## What you should do
Render every line of the listing below as a JSON list of strings, one string per line, leaving out blank lines and any pictures.
* * *
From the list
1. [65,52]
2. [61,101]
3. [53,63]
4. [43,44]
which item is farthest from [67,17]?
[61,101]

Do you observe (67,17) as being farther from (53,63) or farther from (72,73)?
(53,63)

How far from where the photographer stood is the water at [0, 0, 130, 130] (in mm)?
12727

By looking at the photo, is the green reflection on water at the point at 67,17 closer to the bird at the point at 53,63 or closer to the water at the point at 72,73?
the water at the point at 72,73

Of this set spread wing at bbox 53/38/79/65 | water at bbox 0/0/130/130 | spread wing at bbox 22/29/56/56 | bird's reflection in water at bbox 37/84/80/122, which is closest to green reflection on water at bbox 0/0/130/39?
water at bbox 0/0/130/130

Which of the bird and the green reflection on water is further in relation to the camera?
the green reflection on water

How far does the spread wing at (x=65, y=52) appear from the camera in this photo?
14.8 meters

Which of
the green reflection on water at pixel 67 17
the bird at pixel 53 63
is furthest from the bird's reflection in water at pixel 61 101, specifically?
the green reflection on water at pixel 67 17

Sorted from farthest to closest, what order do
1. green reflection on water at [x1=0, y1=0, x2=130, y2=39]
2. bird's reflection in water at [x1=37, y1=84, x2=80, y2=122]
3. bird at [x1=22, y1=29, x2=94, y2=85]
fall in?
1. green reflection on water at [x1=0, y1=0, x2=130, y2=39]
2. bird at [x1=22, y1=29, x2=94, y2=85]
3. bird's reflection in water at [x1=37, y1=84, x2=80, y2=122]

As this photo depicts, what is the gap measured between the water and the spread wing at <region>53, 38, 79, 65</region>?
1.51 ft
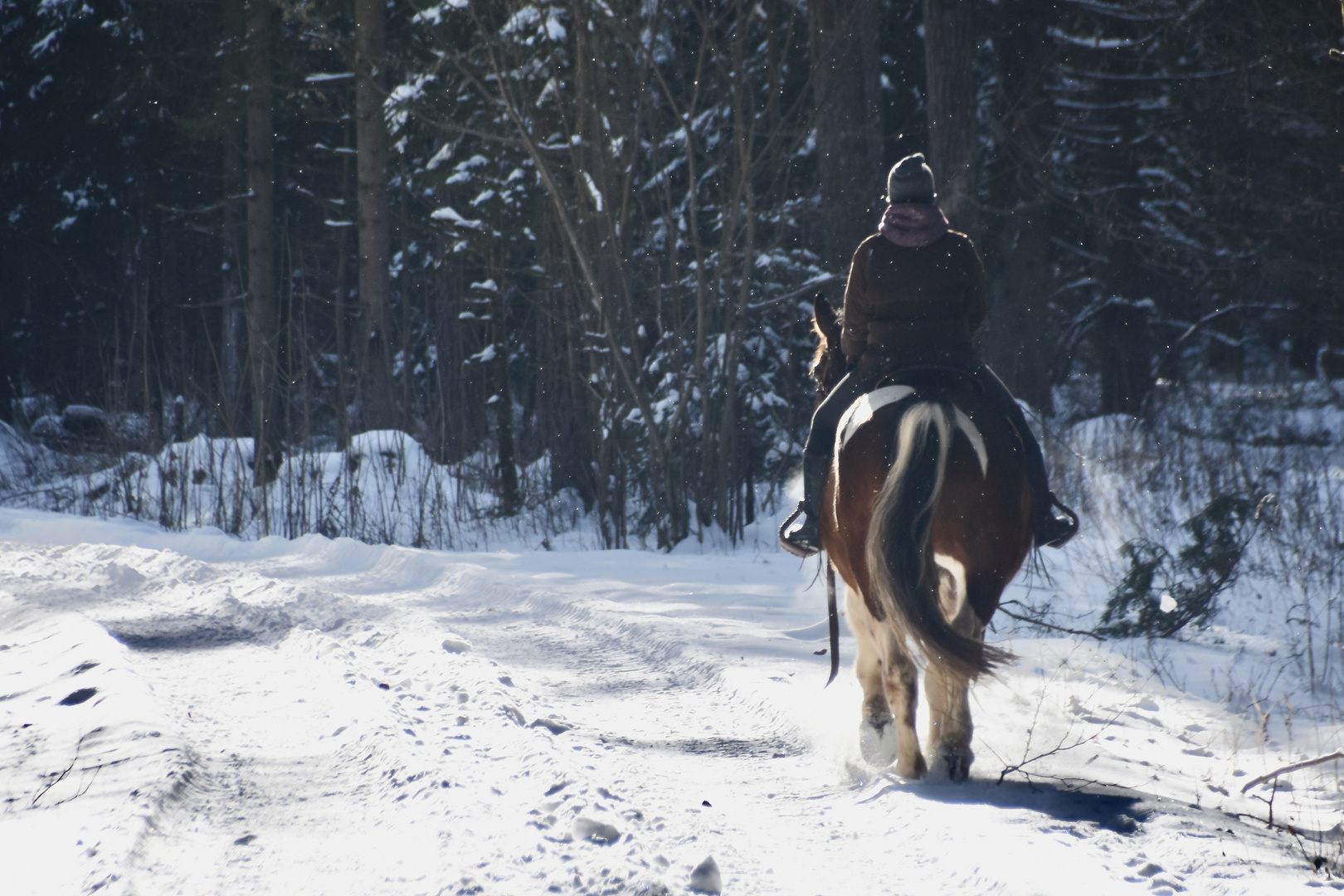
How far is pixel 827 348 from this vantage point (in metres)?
4.59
* * *
## Correct output
[
  "From the list",
  "1. [65,52]",
  "2. [61,101]",
  "3. [53,63]",
  "4. [43,44]",
  "which item is farthest from [67,17]?",
  "[61,101]",
  "Do you observe (67,17) as being farther from (53,63) or farther from (72,73)?",
  "(53,63)",
  "How far from where the photographer stood is the water at [0, 0, 130, 130] (in mm)?",
  "12727",
  "By looking at the photo, is the green reflection on water at the point at 67,17 closer to the bird at the point at 53,63 or closer to the water at the point at 72,73?",
  "the water at the point at 72,73",
  "Of this set spread wing at bbox 53/38/79/65 | water at bbox 0/0/130/130 | spread wing at bbox 22/29/56/56 | bird's reflection in water at bbox 37/84/80/122, which is closest to green reflection on water at bbox 0/0/130/39?",
  "water at bbox 0/0/130/130",
  "Which of the bird and the green reflection on water is further in relation to the camera?",
  "the green reflection on water",
  "How far does the spread wing at (x=65, y=52) appear from the camera in this photo?",
  "14.8 meters",
  "Which of",
  "the green reflection on water at pixel 67 17",
  "the bird at pixel 53 63",
  "is furthest from the bird's reflection in water at pixel 61 101, specifically?",
  "the green reflection on water at pixel 67 17",
  "Sorted from farthest to closest, what order do",
  "1. green reflection on water at [x1=0, y1=0, x2=130, y2=39]",
  "2. bird's reflection in water at [x1=37, y1=84, x2=80, y2=122]",
  "3. bird at [x1=22, y1=29, x2=94, y2=85]",
  "fall in?",
  "1. green reflection on water at [x1=0, y1=0, x2=130, y2=39]",
  "2. bird at [x1=22, y1=29, x2=94, y2=85]",
  "3. bird's reflection in water at [x1=37, y1=84, x2=80, y2=122]",
  "As this photo depicts, what is the gap measured between the water and the spread wing at <region>53, 38, 79, 65</region>?",
  "1.51 ft",
  "How far is pixel 827 348 from this vantage point (in metres)?",
  "4.59"
]